[Items from a data source]
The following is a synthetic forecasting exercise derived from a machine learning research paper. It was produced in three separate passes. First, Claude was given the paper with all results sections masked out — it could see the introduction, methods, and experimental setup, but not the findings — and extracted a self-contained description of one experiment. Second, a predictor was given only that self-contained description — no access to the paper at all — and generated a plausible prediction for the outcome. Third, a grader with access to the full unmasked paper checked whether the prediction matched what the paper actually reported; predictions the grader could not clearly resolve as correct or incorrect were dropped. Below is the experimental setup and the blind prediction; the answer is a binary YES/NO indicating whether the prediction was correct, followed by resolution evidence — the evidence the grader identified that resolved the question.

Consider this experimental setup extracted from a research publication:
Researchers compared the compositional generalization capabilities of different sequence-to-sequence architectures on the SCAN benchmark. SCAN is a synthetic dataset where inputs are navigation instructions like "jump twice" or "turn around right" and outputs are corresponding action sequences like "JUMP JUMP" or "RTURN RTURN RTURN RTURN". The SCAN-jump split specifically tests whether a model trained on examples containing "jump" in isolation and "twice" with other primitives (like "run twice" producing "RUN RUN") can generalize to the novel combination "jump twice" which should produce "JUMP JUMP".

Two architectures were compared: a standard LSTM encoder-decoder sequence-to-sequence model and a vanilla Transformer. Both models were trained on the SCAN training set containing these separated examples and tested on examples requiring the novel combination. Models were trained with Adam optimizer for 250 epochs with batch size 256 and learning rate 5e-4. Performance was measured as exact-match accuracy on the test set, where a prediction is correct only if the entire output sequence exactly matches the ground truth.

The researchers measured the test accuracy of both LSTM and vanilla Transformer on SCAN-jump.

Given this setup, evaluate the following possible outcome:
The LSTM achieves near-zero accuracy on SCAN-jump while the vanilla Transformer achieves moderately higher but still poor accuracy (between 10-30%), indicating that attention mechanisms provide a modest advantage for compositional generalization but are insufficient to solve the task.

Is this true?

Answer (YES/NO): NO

> REQUIRED WORK:
Extract, exactly, the lines above that begin at the line containing "Researchers compared the" and end at the final line of the records; add no other text.

> ANSWER TO THIS EXERCISE:
Researchers compared the compositional generalization capabilities of different sequence-to-sequence architectures on the SCAN benchmark. SCAN is a synthetic dataset where inputs are navigation instructions like "jump twice" or "turn around right" and outputs are corresponding action sequences like "JUMP JUMP" or "RTURN RTURN RTURN RTURN". The SCAN-jump split specifically tests whether a model trained on examples containing "jump" in isolation and "twice" with other primitives (like "run twice" producing "RUN RUN") can generalize to the novel combination "jump twice" which should produce "JUMP JUMP".

Two architectures were compared: a standard LSTM encoder-decoder sequence-to-sequence model and a vanilla Transformer. Both models were trained on the SCAN training set containing these separated examples and tested on examples requiring the novel combination. Models were trained with Adam optimizer for 250 epochs with batch size 256 and learning rate 5e-4. Performance was measured as exact-match accuracy on the test set, where a prediction is correct only if the entire output sequence exactly matches the ground truth.

The researchers measured the test accuracy of both LSTM and vanilla Transformer on SCAN-jump.

Given this setup, evaluate the following possible outcome:
The LSTM achieves near-zero accuracy on SCAN-jump while the vanilla Transformer achieves moderately higher but still poor accuracy (between 10-30%), indicating that attention mechanisms provide a modest advantage for compositional generalization but are insufficient to solve the task.

Is this true?

Answer (YES/NO): NO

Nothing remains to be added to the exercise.